■ WHAT THE EXERCISE ASKS
Turn every line of the records into a Markdown table with two columns, "Row" holding a row number and "Line" holding the line itself. Omit blank lines and the picture placeholders.

(Spatial questions linked to pictures)

···

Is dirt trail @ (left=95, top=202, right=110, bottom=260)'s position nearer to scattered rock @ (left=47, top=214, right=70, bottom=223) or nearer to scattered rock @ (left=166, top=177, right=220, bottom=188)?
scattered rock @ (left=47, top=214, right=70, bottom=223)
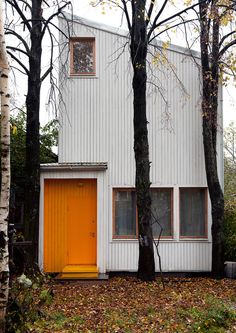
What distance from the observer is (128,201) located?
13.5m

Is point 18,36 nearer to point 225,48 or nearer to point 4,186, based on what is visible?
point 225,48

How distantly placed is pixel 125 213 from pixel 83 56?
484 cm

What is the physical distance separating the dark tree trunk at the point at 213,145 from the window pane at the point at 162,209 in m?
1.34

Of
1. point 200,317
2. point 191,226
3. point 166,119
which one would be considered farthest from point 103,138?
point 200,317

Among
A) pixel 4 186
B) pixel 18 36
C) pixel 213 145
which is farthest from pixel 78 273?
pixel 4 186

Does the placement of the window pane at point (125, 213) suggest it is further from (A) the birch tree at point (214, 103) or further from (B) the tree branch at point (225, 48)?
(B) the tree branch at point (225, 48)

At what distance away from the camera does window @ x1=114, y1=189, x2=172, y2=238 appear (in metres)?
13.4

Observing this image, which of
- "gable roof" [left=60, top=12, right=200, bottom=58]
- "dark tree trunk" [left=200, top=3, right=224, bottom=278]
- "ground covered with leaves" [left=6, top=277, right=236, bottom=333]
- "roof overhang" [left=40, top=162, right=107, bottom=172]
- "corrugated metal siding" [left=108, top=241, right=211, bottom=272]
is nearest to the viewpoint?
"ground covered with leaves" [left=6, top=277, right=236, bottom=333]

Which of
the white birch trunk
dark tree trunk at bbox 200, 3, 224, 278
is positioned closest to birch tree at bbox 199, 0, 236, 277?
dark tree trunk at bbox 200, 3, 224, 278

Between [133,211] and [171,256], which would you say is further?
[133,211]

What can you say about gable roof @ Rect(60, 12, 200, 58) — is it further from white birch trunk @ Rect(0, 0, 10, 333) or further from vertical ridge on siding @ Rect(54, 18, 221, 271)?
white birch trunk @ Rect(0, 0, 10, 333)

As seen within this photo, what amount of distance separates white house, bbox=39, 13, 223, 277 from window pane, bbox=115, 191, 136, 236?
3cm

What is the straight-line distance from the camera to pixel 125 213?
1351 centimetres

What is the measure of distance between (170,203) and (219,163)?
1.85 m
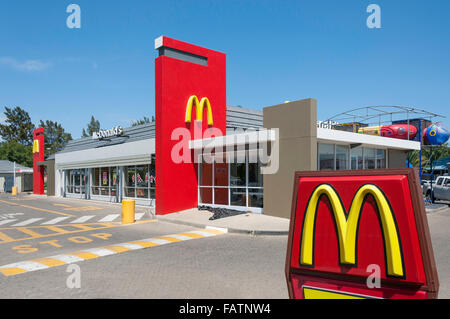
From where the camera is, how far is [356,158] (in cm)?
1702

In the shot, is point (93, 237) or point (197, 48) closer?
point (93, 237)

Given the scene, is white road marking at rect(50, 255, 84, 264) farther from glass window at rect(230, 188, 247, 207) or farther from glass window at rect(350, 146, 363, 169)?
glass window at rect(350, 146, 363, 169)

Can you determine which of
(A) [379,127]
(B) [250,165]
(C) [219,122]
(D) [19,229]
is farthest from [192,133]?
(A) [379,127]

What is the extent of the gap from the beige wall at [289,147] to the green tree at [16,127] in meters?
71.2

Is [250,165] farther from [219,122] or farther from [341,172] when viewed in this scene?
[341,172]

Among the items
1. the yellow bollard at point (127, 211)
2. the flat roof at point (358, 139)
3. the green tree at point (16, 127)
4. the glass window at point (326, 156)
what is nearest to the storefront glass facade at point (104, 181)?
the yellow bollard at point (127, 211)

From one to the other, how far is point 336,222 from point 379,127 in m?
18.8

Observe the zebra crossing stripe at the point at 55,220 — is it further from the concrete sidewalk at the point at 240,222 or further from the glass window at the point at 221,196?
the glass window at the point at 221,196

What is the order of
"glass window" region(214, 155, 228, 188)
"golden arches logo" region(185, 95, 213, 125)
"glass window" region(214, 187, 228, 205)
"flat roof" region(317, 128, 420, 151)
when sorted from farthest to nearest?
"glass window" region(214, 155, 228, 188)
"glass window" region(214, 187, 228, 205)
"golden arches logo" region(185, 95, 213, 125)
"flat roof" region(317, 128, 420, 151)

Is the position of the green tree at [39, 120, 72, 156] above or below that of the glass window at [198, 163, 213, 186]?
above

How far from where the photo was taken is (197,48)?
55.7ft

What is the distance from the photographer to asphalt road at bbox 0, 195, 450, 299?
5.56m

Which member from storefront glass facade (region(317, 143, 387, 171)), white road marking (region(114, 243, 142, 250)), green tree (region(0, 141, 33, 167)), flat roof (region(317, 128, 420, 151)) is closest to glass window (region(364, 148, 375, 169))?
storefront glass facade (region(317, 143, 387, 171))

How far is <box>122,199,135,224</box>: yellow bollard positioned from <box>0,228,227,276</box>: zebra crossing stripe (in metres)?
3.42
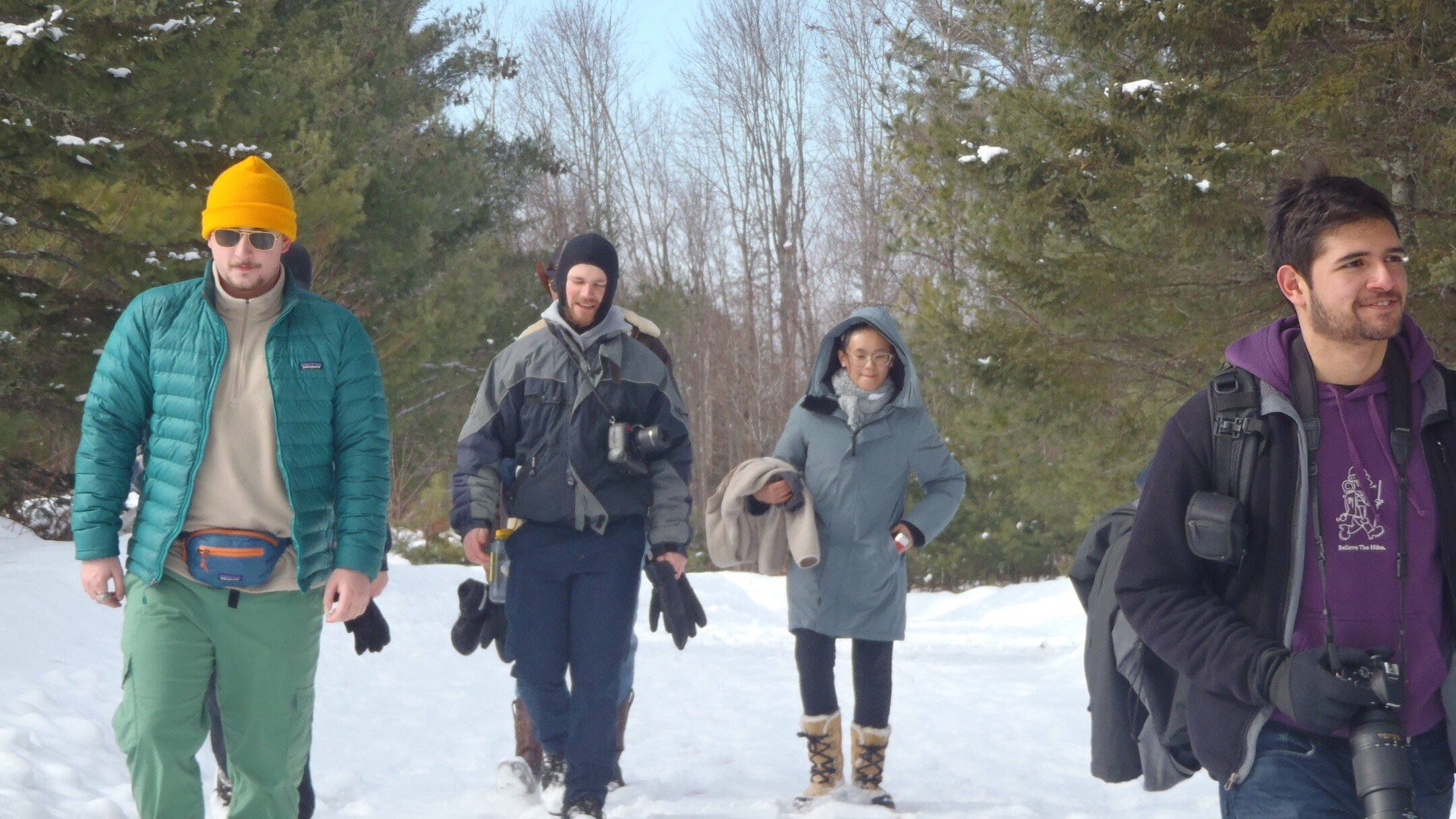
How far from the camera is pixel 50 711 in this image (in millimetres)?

···

■ EXERCISE RESULT
| Row | Line |
|---|---|
| 1 | Is dirt trail @ (left=95, top=202, right=110, bottom=260)'s position nearer to scattered rock @ (left=47, top=214, right=70, bottom=223) or nearer to scattered rock @ (left=166, top=177, right=220, bottom=188)? |
| 2 | scattered rock @ (left=47, top=214, right=70, bottom=223) |
| 3 | What distance from the observer is (128,201) located? |
| 4 | 13.5m |
| 5 | Is point 18,36 nearer to point 225,48 or nearer to point 4,186, based on what is visible? |
| 6 | point 225,48 |
| 7 | How distantly placed is pixel 125 213 from pixel 83 56? |
| 8 | 484 cm |
| 9 | What is the physical distance separating the dark tree trunk at the point at 213,145 from the window pane at the point at 162,209 in m? |
| 10 | 1.34 |
| 11 | Of |
| 12 | 1. point 200,317 |
| 13 | 2. point 191,226 |
| 14 | 3. point 166,119 |
| 15 | which one would be considered farthest from point 103,138? |
| 16 | point 200,317 |
| 17 | Among |
| 18 | A) pixel 4 186 |
| 19 | B) pixel 18 36 |
| 20 | C) pixel 213 145 |
| 21 | which is farthest from pixel 78 273? |
| 22 | pixel 4 186 |
| 23 | Does the placement of the window pane at point (125, 213) suggest it is further from (A) the birch tree at point (214, 103) or further from (B) the tree branch at point (225, 48)? |
| 24 | (B) the tree branch at point (225, 48) |
| 25 | At what distance away from the camera does window @ x1=114, y1=189, x2=172, y2=238 appear (in metres)? |
| 26 | 13.4 |
| 27 | Observing this image, which of |
| 28 | - "gable roof" [left=60, top=12, right=200, bottom=58] |
| 29 | - "dark tree trunk" [left=200, top=3, right=224, bottom=278] |
| 30 | - "ground covered with leaves" [left=6, top=277, right=236, bottom=333] |
| 31 | - "roof overhang" [left=40, top=162, right=107, bottom=172] |
| 32 | - "corrugated metal siding" [left=108, top=241, right=211, bottom=272] |
| 33 | is nearest to the viewpoint? |
| 34 | "ground covered with leaves" [left=6, top=277, right=236, bottom=333] |
| 35 | Which of |
| 36 | the white birch trunk |
| 37 | dark tree trunk at bbox 200, 3, 224, 278 |
| 38 | is positioned closest to birch tree at bbox 199, 0, 236, 277? |
| 39 | dark tree trunk at bbox 200, 3, 224, 278 |
| 40 | Between [133,211] and [171,256], which would you say is further? |
| 41 | [133,211] |
| 42 | What can you say about gable roof @ Rect(60, 12, 200, 58) — is it further from white birch trunk @ Rect(0, 0, 10, 333) or further from vertical ridge on siding @ Rect(54, 18, 221, 271)? |
| 43 | white birch trunk @ Rect(0, 0, 10, 333) |
| 44 | As seen within this photo, what amount of distance separates white house, bbox=39, 13, 223, 277 from window pane, bbox=115, 191, 136, 236? |
| 45 | 3cm |
| 46 | What is the straight-line distance from the camera to pixel 125 213? |
| 47 | 1351 centimetres |
| 48 | What is the measure of distance between (170,203) and (219,163)? |
| 49 | 1.85 m |
| 50 | From where the camera is, how far is [356,158] (in cm)? |
| 51 | 1702 |
| 52 | In the shot, is point (93, 237) or point (197, 48) closer? |
| 53 | point (93, 237) |
| 54 | Given the scene, is white road marking at rect(50, 255, 84, 264) farther from glass window at rect(230, 188, 247, 207) or farther from glass window at rect(350, 146, 363, 169)? |
| 55 | glass window at rect(350, 146, 363, 169) |
| 56 | Can you determine which of |
| 57 | (A) [379,127] |
| 58 | (B) [250,165] |
| 59 | (C) [219,122] |
| 60 | (D) [19,229] |
| 61 | is farthest from [192,133]? |
| 62 | (A) [379,127] |
| 63 | What is the extent of the gap from the beige wall at [289,147] to the green tree at [16,127] in meters? |
| 64 | 71.2 |
| 65 | Is [250,165] farther from [219,122] or farther from [341,172] when viewed in this scene? |
| 66 | [341,172] |
| 67 | Among the items |
| 68 | 1. the yellow bollard at point (127, 211) |
| 69 | 2. the flat roof at point (358, 139) |
| 70 | 3. the green tree at point (16, 127) |
| 71 | 4. the glass window at point (326, 156) |
| 72 | what is nearest to the storefront glass facade at point (104, 181)? |
| 73 | the yellow bollard at point (127, 211) |
| 74 | From one to the other, how far is point 336,222 from point 379,127 in m? |
| 75 | 18.8 |
| 76 | Observe the zebra crossing stripe at the point at 55,220 — is it further from the concrete sidewalk at the point at 240,222 or further from the glass window at the point at 221,196? |
| 77 | the glass window at the point at 221,196 |
| 78 | What is the order of |
| 79 | "glass window" region(214, 155, 228, 188) |
| 80 | "golden arches logo" region(185, 95, 213, 125) |
| 81 | "glass window" region(214, 187, 228, 205) |
| 82 | "flat roof" region(317, 128, 420, 151) |
| 83 | when sorted from farthest to nearest? |
| 84 | "glass window" region(214, 155, 228, 188) |
| 85 | "glass window" region(214, 187, 228, 205) |
| 86 | "golden arches logo" region(185, 95, 213, 125) |
| 87 | "flat roof" region(317, 128, 420, 151) |
| 88 | Is the position of the green tree at [39, 120, 72, 156] above or below that of the glass window at [198, 163, 213, 186]? |
| 89 | above |
| 90 | How far from where the photo was taken is (197,48)? |
| 91 | 55.7ft |
| 92 | What is the distance from the photographer to asphalt road at bbox 0, 195, 450, 299? |
| 93 | 5.56m |
| 94 | Which member from storefront glass facade (region(317, 143, 387, 171)), white road marking (region(114, 243, 142, 250)), green tree (region(0, 141, 33, 167)), flat roof (region(317, 128, 420, 151)) is closest to glass window (region(364, 148, 375, 169))? |
| 95 | storefront glass facade (region(317, 143, 387, 171)) |
| 96 | How far is <box>122,199,135,224</box>: yellow bollard positioned from <box>0,228,227,276</box>: zebra crossing stripe (in metres)? |
| 97 | 3.42 |
| 98 | How far from the camera is pixel 50 711 in this image (in millimetres)? |